### SOURCE RECORDS
+ + + + + + +

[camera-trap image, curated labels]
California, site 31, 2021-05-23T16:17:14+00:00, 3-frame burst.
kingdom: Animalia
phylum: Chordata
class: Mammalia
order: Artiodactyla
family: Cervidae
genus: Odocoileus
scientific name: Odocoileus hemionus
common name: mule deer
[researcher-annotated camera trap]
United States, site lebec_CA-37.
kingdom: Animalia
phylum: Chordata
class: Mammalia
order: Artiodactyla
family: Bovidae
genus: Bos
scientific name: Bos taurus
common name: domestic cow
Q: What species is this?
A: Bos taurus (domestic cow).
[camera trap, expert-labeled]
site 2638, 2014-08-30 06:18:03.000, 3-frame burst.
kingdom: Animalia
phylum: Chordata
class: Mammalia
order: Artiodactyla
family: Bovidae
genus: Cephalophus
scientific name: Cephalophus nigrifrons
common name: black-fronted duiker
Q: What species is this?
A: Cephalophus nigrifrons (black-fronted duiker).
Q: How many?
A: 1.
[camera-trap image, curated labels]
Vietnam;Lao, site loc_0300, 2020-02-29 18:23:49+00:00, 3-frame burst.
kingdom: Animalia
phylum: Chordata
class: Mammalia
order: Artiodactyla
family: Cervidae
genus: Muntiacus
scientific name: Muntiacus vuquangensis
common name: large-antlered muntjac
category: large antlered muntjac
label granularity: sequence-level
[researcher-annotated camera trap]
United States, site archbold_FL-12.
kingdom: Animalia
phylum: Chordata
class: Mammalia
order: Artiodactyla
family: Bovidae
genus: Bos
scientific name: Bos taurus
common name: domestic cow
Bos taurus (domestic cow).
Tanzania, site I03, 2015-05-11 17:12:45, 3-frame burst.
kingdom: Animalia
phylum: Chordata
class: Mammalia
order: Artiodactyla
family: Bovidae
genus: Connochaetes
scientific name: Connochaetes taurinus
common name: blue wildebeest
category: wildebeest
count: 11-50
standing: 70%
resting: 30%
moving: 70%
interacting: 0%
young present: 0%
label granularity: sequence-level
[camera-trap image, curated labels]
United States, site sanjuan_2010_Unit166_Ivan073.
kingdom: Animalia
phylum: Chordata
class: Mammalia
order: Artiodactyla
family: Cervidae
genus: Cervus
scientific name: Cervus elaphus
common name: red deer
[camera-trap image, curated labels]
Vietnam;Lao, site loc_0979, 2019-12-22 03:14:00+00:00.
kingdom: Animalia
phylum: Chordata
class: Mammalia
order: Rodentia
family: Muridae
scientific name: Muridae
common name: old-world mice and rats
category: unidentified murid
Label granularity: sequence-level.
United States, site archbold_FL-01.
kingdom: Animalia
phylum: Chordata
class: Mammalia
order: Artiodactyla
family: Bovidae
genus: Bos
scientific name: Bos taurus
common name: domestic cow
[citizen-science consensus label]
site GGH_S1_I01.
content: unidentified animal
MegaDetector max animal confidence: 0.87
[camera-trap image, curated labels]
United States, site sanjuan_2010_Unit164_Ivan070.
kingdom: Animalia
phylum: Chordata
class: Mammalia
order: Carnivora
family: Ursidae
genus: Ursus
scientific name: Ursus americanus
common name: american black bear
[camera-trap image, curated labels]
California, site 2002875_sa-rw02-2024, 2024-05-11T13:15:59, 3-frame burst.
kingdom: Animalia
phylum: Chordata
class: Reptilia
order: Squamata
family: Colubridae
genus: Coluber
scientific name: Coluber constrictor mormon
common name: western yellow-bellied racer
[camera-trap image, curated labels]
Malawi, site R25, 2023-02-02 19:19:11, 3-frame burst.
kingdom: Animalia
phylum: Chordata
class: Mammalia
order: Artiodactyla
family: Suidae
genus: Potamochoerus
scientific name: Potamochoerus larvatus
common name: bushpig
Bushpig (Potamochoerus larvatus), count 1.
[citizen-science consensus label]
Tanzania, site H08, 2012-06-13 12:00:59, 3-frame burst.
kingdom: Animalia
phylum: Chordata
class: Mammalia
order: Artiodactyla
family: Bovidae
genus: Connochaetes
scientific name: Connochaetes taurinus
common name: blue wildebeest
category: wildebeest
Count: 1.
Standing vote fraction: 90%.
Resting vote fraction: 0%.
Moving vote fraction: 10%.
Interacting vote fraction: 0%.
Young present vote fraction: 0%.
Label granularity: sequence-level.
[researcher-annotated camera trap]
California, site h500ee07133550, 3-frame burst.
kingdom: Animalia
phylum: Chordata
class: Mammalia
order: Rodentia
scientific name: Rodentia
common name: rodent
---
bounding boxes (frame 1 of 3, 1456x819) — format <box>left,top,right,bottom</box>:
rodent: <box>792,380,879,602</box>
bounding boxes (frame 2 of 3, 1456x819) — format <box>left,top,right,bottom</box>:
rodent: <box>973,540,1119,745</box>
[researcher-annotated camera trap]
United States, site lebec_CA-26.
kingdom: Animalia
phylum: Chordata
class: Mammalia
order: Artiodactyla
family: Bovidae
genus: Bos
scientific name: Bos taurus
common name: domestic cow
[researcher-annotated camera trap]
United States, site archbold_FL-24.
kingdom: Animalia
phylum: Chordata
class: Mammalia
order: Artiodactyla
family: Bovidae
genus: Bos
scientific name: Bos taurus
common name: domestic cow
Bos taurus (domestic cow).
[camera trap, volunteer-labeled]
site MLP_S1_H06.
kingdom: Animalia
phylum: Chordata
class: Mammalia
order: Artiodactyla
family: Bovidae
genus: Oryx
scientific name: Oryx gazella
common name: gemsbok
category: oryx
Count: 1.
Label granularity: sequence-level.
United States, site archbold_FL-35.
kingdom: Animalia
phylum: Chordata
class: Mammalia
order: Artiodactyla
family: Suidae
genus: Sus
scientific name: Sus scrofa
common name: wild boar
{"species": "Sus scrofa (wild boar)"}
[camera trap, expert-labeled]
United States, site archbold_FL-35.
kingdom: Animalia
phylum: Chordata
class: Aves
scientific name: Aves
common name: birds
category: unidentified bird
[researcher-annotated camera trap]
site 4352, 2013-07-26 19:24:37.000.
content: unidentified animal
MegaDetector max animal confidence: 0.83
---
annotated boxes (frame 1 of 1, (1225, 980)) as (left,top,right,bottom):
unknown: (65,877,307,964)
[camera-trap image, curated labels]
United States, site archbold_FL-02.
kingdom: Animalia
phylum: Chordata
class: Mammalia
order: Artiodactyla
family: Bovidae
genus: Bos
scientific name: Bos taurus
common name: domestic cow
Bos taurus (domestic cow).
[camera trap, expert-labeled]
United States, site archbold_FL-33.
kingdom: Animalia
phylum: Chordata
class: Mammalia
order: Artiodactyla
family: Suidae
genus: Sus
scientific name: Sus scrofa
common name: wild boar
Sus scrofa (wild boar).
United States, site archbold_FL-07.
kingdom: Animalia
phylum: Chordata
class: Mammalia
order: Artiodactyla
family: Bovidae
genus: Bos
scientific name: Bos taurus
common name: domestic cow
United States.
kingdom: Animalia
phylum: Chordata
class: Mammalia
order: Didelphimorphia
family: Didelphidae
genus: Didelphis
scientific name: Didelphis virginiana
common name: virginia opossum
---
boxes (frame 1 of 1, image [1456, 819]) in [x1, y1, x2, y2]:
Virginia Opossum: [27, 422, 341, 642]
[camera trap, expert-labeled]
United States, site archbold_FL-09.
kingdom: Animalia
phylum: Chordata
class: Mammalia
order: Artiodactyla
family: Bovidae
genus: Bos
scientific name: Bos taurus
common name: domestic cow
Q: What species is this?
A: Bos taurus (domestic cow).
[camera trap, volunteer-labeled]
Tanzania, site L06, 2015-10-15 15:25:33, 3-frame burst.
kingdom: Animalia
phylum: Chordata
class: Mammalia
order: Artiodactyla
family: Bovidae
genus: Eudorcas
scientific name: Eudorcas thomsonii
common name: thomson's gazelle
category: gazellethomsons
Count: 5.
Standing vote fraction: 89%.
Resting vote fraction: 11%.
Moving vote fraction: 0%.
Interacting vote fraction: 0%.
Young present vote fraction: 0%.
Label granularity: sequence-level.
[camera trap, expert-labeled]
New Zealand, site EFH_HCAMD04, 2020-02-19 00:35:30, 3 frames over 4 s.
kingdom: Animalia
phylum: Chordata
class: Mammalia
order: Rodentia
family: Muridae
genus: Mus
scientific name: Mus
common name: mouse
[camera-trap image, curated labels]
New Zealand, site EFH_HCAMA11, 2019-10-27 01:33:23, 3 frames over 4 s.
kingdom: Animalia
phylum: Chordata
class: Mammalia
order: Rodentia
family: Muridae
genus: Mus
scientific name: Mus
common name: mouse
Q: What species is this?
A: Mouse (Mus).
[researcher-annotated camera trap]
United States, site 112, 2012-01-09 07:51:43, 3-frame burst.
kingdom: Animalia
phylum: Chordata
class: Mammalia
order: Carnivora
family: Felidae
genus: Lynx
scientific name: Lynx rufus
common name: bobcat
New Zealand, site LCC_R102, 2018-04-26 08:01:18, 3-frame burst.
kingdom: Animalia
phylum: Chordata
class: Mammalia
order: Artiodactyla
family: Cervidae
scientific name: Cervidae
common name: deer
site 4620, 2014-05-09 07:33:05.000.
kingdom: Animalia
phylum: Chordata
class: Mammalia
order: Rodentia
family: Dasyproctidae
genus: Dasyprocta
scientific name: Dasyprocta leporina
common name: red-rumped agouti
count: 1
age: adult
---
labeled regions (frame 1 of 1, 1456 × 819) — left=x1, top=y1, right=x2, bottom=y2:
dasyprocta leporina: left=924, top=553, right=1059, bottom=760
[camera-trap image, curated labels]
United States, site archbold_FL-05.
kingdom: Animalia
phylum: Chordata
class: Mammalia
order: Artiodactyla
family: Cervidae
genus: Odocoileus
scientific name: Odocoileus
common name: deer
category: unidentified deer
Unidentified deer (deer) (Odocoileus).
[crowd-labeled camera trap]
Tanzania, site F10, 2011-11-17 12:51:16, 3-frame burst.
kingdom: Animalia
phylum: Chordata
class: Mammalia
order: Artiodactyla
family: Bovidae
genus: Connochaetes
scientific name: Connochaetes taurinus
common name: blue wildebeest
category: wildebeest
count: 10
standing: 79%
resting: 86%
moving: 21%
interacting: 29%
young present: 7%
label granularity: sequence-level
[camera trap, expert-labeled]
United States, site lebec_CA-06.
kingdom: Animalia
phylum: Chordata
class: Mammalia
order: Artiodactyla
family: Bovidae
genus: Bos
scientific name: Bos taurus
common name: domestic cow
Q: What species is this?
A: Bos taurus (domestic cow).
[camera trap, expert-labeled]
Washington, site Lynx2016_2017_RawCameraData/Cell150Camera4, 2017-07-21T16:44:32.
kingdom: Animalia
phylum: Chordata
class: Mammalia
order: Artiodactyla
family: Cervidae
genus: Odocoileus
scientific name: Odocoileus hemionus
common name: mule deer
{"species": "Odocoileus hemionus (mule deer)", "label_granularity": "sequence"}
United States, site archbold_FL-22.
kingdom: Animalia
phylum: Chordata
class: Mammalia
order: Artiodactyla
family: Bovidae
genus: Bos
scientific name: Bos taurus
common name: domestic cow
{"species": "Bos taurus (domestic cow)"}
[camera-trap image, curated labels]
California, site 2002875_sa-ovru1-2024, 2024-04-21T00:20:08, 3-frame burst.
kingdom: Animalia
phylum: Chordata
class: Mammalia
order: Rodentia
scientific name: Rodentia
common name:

+ + + + + + +

### WHAT IS REQUIRED
Only one part of the material above is to be transcribed, namely the lines starting with the line that has "class: Aves" and going on through the line that has "United States, site archbold_FL-02.", exactly as they stand.

### EXPECTED ANSWER
class: Aves
scientific name: Aves
common name: birds
category: unidentified bird
[researcher-annotated camera trap]
site 4352, 2013-07-26 19:24:37.000.
content: unidentified animal
MegaDetector max animal confidence: 0.83
---
annotated boxes (frame 1 of 1, (1225, 980)) as (left,top,right,bottom):
unknown: (65,877,307,964)
[camera-trap image, curated labels]
United States, site archbold_FL-02.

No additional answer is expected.